### PAGE TEXT
— Start —
One such authentic assessment approach trialled at Charles Sturt this year was the Interactive Orals (IOs) (Sotiriadou et al. 2019). This approach has been initiated and popularised by Griffith University. On becoming aware of this approach and the positive outcomes for staff and students, it was decided to initiate a Community of Practice (CoP) (Wenger-Trayner & Wenger-Trayner, 2015), instead of a Professional Development (PD) session, to support academics interested in trying this approach in their subjects. Thus, a CoP was set up towards the end of last year to implement this approach in a range of subjects under the guidance of a mentor, Danielle Logan, from Griffith University. The participants were from across the three faculties as well as DLT. The group met for an hour each week to discuss the subject designs of the subjects involved in the pilot and developed a range of resources to administer the IOs successfully.
— End —
### TASK DETAILS
Reproduce the passage on the Interactive Orals trial at Charles Sturt in full, word for word. The material that comes next is not needed for anything here.

### DATA SHOWN
— Start —
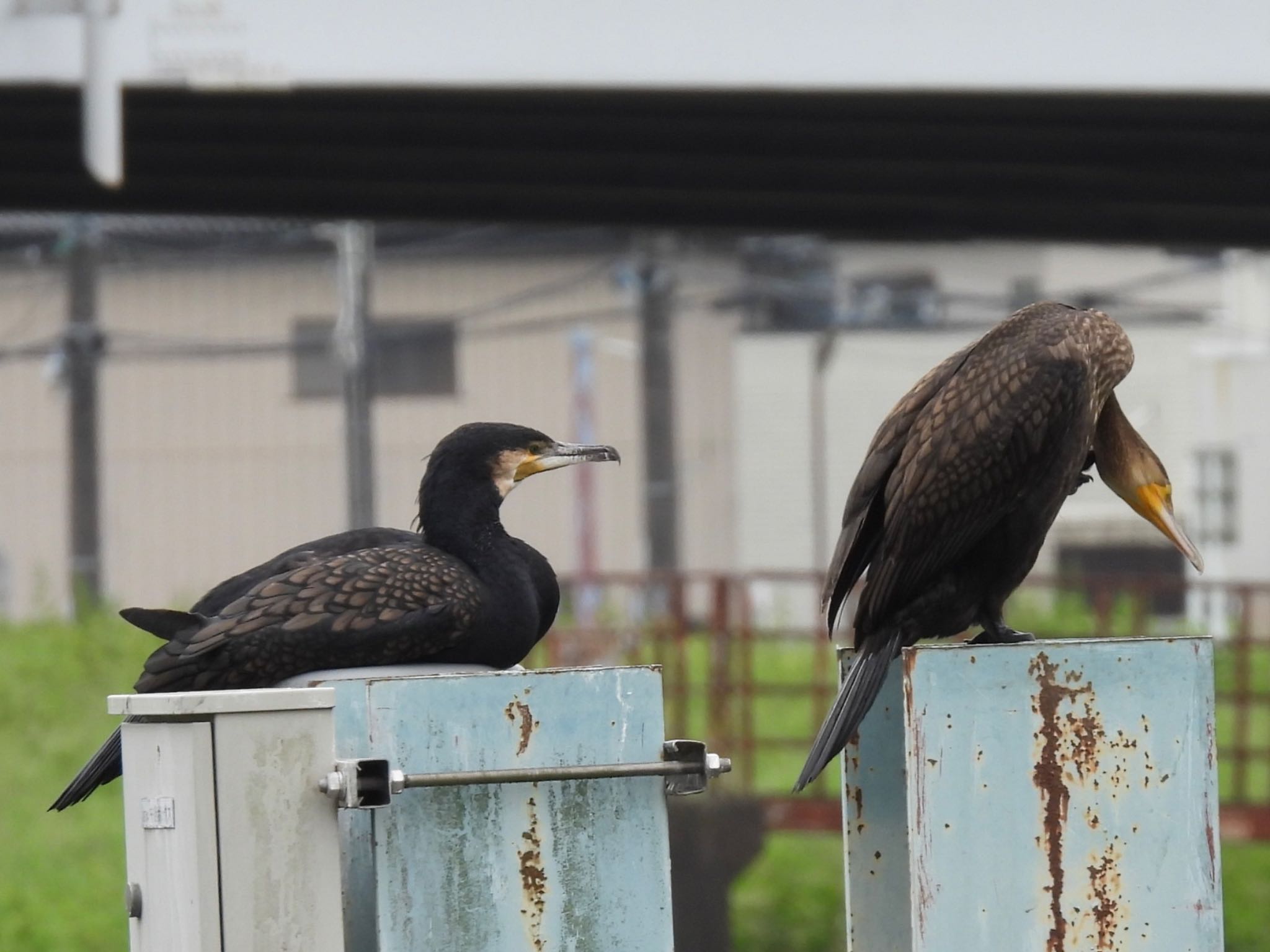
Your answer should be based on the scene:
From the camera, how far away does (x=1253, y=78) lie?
— End —
### ANSWER TO THIS TASK
One such authentic assessment approach trialled at Charles Sturt this year was the Interactive Orals (IOs) (Sotiriadou et al. 2019). This approach has been initiated and popularised by Griffith University. On becoming aware of this approach and the positive outcomes for staff and students, it was decided to initiate a Community of Practice (CoP) (Wenger-Trayner & Wenger-Trayner, 2015), instead of a Professional Development (PD) session, to support academics interested in trying this approach in their subjects. Thus, a CoP was set up towards the end of last year to implement this approach in a range of subjects under the guidance of a mentor, Danielle Logan, from Griffith University. The participants were from across the three faculties as well as DLT. The group met for an hour each week to discuss the subject designs of the subjects involved in the pilot and developed a range of resources to administer the IOs successfully.